PROVIDED ENTRIES
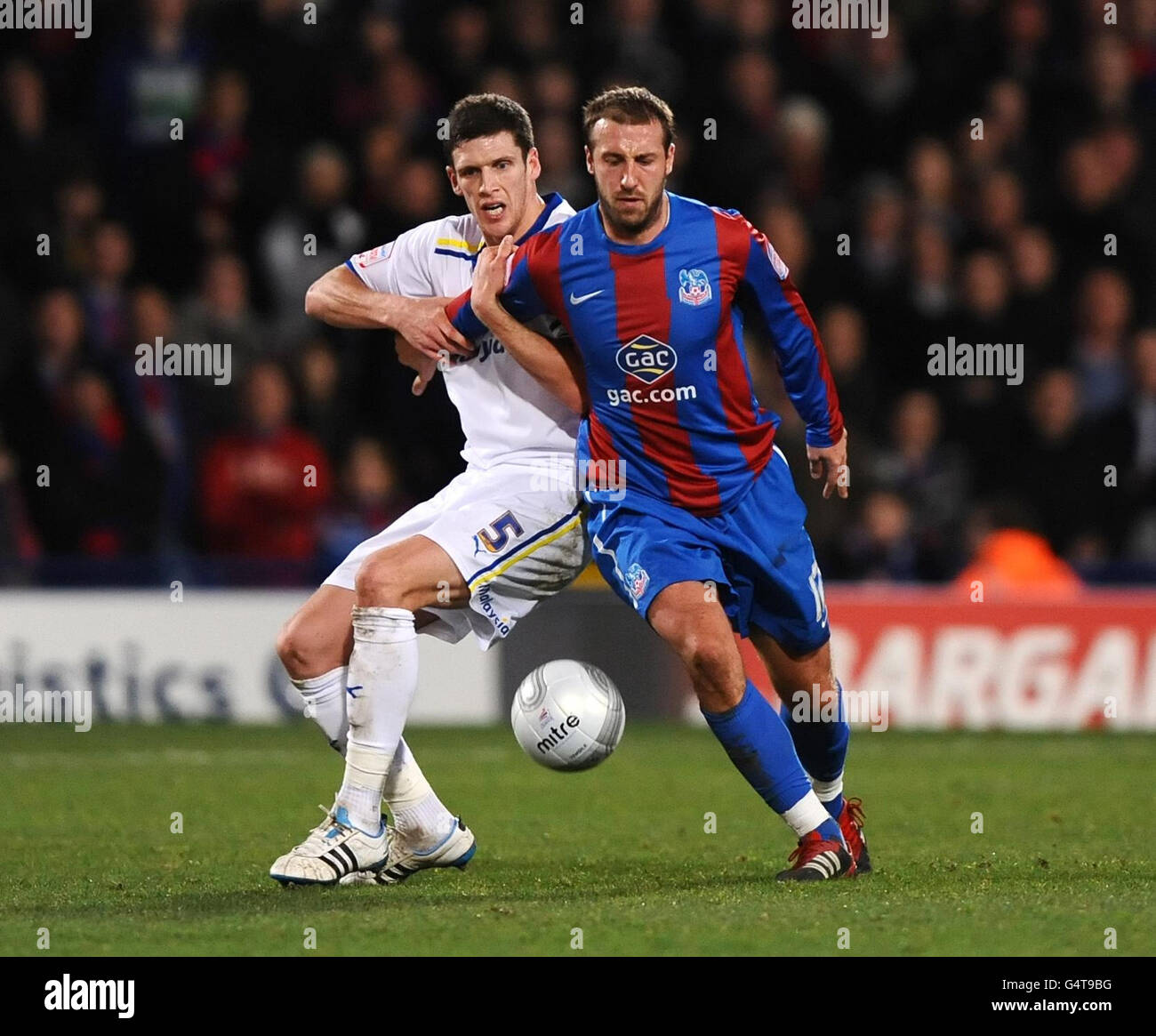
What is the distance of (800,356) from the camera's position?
6.09 meters

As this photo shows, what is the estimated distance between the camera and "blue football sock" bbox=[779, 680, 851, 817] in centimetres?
625

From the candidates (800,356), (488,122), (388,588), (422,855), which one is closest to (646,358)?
(800,356)

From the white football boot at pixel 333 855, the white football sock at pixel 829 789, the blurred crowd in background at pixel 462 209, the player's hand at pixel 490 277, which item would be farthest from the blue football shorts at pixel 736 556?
the blurred crowd in background at pixel 462 209

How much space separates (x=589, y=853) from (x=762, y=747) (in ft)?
3.83

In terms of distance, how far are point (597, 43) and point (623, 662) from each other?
186 inches

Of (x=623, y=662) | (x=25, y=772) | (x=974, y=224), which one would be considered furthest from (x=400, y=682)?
(x=974, y=224)

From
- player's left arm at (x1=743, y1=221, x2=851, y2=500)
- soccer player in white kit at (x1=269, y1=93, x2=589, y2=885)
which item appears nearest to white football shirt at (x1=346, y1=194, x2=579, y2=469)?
soccer player in white kit at (x1=269, y1=93, x2=589, y2=885)

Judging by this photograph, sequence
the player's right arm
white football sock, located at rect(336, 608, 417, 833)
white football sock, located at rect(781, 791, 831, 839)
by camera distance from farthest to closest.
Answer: the player's right arm < white football sock, located at rect(781, 791, 831, 839) < white football sock, located at rect(336, 608, 417, 833)

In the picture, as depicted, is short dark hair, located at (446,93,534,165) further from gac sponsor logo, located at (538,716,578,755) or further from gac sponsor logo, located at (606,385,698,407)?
gac sponsor logo, located at (538,716,578,755)

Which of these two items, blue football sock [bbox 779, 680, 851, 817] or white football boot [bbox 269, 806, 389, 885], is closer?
white football boot [bbox 269, 806, 389, 885]

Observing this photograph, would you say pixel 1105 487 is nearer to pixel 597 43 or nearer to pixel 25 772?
pixel 597 43

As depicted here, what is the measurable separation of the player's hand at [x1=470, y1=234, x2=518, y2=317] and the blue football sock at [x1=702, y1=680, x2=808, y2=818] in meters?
1.33

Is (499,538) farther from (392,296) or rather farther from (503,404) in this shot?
(392,296)

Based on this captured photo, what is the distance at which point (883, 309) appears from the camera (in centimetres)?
1314
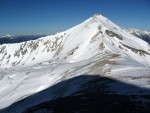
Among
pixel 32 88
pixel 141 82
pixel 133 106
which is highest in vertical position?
pixel 32 88

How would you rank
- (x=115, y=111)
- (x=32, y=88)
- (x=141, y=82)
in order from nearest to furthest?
(x=115, y=111), (x=141, y=82), (x=32, y=88)

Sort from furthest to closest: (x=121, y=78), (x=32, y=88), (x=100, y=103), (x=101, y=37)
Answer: (x=101, y=37) → (x=32, y=88) → (x=121, y=78) → (x=100, y=103)

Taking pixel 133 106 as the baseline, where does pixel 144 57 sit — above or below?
above

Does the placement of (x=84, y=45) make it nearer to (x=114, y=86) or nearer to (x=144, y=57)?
(x=144, y=57)

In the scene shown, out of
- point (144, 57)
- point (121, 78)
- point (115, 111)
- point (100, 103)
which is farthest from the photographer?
point (144, 57)

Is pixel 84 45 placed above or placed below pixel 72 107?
above

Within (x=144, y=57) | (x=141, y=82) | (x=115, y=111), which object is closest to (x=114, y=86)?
(x=141, y=82)

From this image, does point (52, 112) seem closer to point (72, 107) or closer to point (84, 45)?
point (72, 107)

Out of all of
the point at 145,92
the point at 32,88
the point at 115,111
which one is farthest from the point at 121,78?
the point at 32,88

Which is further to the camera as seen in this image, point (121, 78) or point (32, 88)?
point (32, 88)
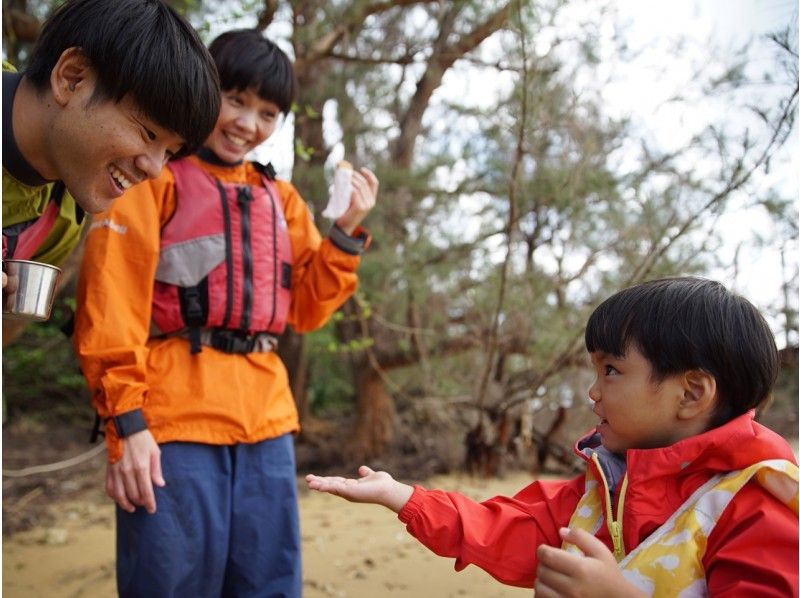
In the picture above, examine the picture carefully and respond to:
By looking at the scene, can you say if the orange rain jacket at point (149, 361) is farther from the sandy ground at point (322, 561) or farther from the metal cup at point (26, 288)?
the sandy ground at point (322, 561)

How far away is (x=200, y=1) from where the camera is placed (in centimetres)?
380

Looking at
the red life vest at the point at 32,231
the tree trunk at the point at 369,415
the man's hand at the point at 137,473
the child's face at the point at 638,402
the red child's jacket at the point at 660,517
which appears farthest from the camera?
the tree trunk at the point at 369,415

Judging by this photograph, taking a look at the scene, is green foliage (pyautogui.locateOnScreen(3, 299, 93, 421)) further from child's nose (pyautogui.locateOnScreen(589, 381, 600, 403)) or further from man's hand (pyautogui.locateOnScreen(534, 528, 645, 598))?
man's hand (pyautogui.locateOnScreen(534, 528, 645, 598))

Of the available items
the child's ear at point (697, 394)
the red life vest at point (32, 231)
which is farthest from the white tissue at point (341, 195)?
the child's ear at point (697, 394)

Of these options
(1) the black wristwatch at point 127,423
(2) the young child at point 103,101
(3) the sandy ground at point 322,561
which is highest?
(2) the young child at point 103,101

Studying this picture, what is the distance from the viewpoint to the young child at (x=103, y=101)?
1.60 m

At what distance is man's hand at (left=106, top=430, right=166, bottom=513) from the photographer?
6.18 ft

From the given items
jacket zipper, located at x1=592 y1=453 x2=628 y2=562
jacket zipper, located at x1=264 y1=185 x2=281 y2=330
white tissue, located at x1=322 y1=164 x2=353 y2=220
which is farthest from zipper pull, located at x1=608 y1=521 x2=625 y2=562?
white tissue, located at x1=322 y1=164 x2=353 y2=220

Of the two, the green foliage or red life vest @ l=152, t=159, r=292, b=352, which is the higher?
red life vest @ l=152, t=159, r=292, b=352

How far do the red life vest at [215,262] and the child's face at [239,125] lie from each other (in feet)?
0.32

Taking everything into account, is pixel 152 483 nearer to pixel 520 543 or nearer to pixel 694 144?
pixel 520 543

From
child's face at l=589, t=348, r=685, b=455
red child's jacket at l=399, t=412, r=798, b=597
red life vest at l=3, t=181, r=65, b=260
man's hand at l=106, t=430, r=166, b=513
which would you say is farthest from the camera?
man's hand at l=106, t=430, r=166, b=513

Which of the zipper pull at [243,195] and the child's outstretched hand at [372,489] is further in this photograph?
the zipper pull at [243,195]

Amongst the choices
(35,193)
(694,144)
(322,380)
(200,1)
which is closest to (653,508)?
(35,193)
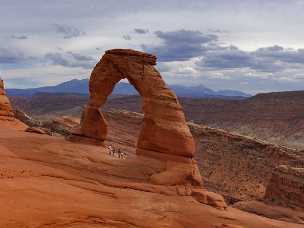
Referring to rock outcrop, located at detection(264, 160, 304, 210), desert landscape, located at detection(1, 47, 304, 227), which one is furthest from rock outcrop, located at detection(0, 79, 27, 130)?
rock outcrop, located at detection(264, 160, 304, 210)

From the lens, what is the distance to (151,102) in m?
23.5

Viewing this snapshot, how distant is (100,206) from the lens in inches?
656

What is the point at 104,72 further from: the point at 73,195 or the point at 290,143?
the point at 290,143

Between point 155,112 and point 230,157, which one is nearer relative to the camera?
point 155,112

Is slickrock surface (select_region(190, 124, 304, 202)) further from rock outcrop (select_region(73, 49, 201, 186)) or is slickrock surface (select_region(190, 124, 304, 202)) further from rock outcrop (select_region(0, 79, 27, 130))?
rock outcrop (select_region(73, 49, 201, 186))

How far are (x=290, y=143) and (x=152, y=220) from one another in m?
73.8

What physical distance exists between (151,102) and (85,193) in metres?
7.27

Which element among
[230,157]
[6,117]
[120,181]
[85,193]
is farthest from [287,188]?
[230,157]

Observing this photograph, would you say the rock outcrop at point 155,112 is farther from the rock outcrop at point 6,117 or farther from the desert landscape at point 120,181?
the rock outcrop at point 6,117

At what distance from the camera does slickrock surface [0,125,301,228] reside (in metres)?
15.1

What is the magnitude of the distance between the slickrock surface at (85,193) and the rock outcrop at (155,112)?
747mm

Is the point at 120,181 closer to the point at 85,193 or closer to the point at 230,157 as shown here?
the point at 85,193

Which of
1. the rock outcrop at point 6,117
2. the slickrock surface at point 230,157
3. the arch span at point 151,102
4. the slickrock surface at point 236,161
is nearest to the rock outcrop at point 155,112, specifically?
the arch span at point 151,102

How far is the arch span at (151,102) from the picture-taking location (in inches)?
902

SET TASK
Copy out every line from the one containing "What physical distance" down to the end of the records, keeping each line unchanged.

CORRECT RESPONSE
What physical distance exists between (151,102) and (85,193) in metres?
7.27

Which element among
[230,157]
[6,117]
[120,181]
[85,193]
is farthest from [287,188]?
[230,157]

Observing this photograph, would you say the rock outcrop at point 155,112 is farther from the rock outcrop at point 6,117 or farther from the desert landscape at point 120,181?
the rock outcrop at point 6,117

At what distance from the camera does slickrock surface [0,125,301,228] reside (in metres)?
15.1

What is the magnitude of the distance between the slickrock surface at (85,193) and the rock outcrop at (155,112)?
747mm

Is the point at 120,181 closer to the point at 85,193 or closer to the point at 230,157 as shown here?
the point at 85,193

Which of
1. the rock outcrop at point 6,117
2. the slickrock surface at point 230,157
3. the arch span at point 151,102
4. the slickrock surface at point 236,161
is nearest to the rock outcrop at point 155,112, specifically?
the arch span at point 151,102

How far is the arch span at (151,102) from the picture-taking location (in inches)?
902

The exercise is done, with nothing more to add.